=== ENTRIES PROVIDED ===
----------

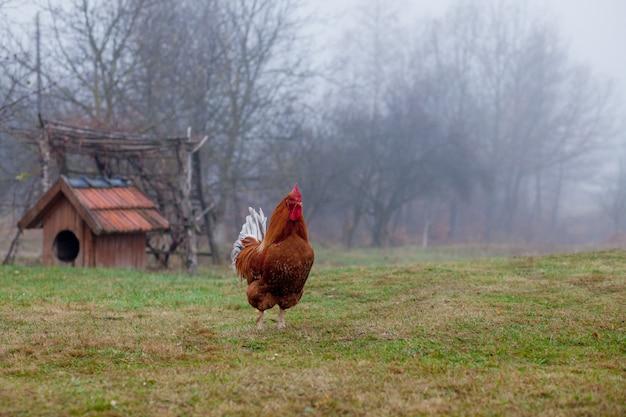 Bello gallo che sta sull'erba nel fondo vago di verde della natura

----------

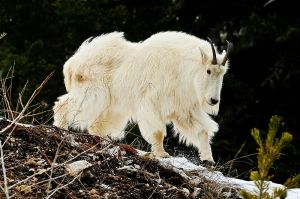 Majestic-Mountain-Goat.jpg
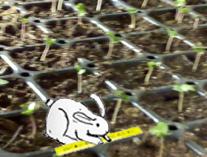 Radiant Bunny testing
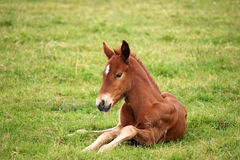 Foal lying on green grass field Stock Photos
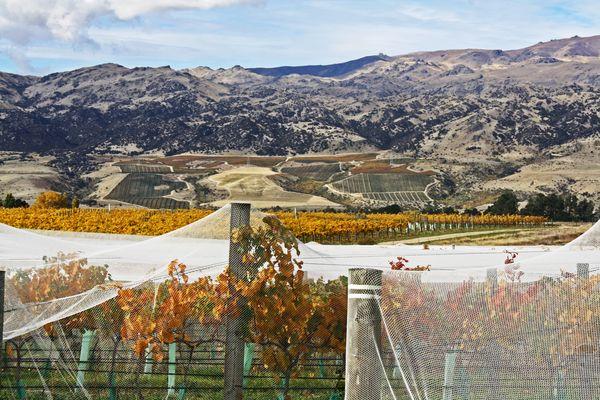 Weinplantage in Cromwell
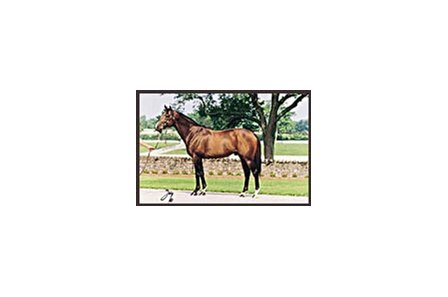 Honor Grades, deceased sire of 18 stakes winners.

----------

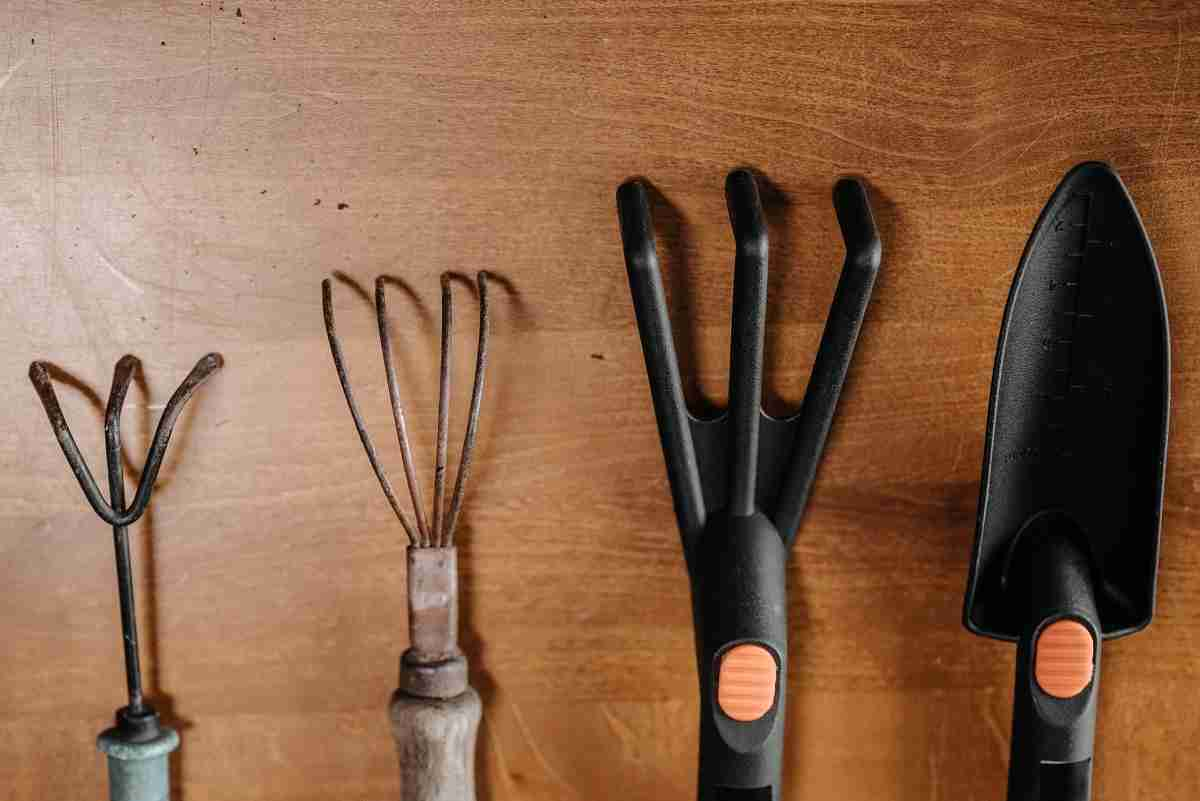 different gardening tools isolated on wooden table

----------

=== TASK TO COMPLETE ===
Among the entries above, locate the line with "Radiant Bunny testing" and the line with "Honor Grades, deceased". Give those two lines and all lines between them again, exactly, leaving out the pictures.

=== WRITTEN SOLUTION ===
 Radiant Bunny testing
 Foal lying on green grass field Stock Photos
 Weinplantage in Cromwell
 Honor Grades, deceased sire of 18 stakes winners.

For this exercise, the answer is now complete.